(WORK REQUEST) Please list every question asked in the post on styles, standards and conventions.

Building software is always a complex endeavor and the external pressures such as time or management don’t make it any easier. You can learn by experience, but that often means doing the same work a few times before getting it right. That’s not a particularly efficient process. Software is complex enough that there are always a huge amount of things people don’t understand. Knowing where your strengths and experience really lie makes it easier to seek outside advice when the problems get beyond your abilities. Hiding in a cubicle, unwilling to talk to anyone, and struggling alone generally doesn’t turn out well (and is never the best solution).

Thursday, July 14, 2011

Styles, Standards and Conventions

Does it really matter how the code is formatted? Does it matter how you name the variables? Does it make a difference which variations of syntax you utilize for common tasks like loops?

For the most part any particular style, standard or convention is arbitrary. Sure, there are some that reduce or enhance the readability -- look at the obfuscated C contest for excellent reduction examples -- but overlooking the small trade-offs they all pretty much do the same thing. They set up some consistency in an otherwise unrestricted language environment. This doesn’t really matter to the computer, it has no sense of readability and it functions nearly identically no matter how the code is typed in.

(GIVEN ENTRIES)
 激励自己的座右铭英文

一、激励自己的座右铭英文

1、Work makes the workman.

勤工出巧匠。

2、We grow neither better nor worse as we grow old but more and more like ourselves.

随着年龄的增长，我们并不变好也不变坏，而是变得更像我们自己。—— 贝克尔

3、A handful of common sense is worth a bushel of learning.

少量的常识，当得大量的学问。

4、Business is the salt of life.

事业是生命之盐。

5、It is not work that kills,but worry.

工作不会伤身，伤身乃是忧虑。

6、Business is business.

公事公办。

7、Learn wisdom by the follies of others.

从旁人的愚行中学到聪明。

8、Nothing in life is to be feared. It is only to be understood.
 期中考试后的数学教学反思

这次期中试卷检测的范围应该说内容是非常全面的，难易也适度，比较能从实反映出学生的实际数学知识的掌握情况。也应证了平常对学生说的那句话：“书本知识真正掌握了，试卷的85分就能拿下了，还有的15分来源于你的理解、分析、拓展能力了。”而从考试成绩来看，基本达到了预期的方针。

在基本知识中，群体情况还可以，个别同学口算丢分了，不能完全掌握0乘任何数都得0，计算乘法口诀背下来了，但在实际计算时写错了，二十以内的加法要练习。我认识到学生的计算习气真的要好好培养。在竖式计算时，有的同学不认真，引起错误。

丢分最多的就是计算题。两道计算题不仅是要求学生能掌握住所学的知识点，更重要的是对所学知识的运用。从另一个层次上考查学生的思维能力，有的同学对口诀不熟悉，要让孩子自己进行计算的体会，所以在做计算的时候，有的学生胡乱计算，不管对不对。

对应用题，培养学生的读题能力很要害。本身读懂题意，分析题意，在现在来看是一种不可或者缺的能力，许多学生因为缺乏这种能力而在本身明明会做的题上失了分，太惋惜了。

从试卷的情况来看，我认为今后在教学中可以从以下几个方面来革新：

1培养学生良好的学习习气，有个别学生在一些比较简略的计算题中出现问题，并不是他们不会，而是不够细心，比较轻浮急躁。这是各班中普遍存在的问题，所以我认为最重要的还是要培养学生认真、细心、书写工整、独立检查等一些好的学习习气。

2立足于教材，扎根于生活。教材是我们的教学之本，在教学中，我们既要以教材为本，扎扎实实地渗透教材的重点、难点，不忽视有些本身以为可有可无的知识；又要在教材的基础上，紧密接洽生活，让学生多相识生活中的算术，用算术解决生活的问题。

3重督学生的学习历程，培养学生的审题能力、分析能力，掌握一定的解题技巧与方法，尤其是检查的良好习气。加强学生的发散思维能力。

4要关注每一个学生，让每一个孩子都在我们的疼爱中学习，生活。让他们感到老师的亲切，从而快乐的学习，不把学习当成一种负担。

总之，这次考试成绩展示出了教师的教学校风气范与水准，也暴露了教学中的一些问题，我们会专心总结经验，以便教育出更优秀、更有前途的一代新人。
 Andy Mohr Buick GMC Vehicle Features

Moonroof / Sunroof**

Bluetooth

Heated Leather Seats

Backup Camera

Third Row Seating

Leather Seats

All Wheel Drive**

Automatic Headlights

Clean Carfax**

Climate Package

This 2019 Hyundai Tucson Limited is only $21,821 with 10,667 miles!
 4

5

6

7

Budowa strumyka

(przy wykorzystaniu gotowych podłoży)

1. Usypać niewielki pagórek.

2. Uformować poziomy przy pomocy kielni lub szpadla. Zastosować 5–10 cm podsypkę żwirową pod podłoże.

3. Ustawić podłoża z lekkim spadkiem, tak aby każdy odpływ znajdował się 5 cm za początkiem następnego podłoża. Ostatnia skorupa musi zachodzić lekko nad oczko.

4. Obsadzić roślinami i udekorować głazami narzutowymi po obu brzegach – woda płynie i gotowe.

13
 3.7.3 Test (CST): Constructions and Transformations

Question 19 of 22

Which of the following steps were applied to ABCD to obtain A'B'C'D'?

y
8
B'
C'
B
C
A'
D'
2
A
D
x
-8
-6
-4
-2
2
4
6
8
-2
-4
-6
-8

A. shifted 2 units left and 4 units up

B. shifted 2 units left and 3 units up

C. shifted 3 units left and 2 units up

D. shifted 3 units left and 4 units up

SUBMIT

(EXERCISE ANSWER)
- Does it really matter how the code is formatted?
- Does it matter how you name the variables?
- Does it make a difference which variations of syntax you utilize for common tasks like loops?